::: MATERIAL FOR THIS EXERCISE

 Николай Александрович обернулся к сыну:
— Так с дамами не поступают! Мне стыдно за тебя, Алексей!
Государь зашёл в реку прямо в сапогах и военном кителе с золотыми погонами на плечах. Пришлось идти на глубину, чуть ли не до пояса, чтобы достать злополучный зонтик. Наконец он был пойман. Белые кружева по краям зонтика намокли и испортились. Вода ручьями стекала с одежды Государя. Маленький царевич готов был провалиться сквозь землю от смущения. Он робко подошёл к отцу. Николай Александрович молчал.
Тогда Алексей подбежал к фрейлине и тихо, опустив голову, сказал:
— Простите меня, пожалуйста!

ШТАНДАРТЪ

::::::
::: MATERIAL FOR THIS EXERCISE

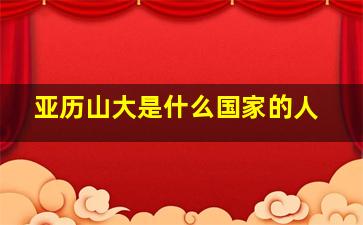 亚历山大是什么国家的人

::::::

• ABOUT THIS EXERCISE:
Write down exactly the span of lines above from the one containing "Николай Александрович обернулся" to the one containing "Государь зашёл в", both ends included.

• SOLUTION TO THIS TASK:
 Николай Александрович обернулся к сыну:
— Так с дамами не поступают! Мне стыдно за тебя, Алексей!
Государь зашёл в реку прямо в сапогах и военном кителе с золотыми погонами на плечах. Пришлось идти на глубину, чуть ли не до пояса, чтобы достать злополучный зонтик. Наконец он был пойман. Белые кружева по краям зонтика намокли и испортились. Вода ручьями стекала с одежды Государя. Маленький царевич готов был провалиться сквозь землю от смущения. Он робко подошёл к отцу. Николай Александрович молчал.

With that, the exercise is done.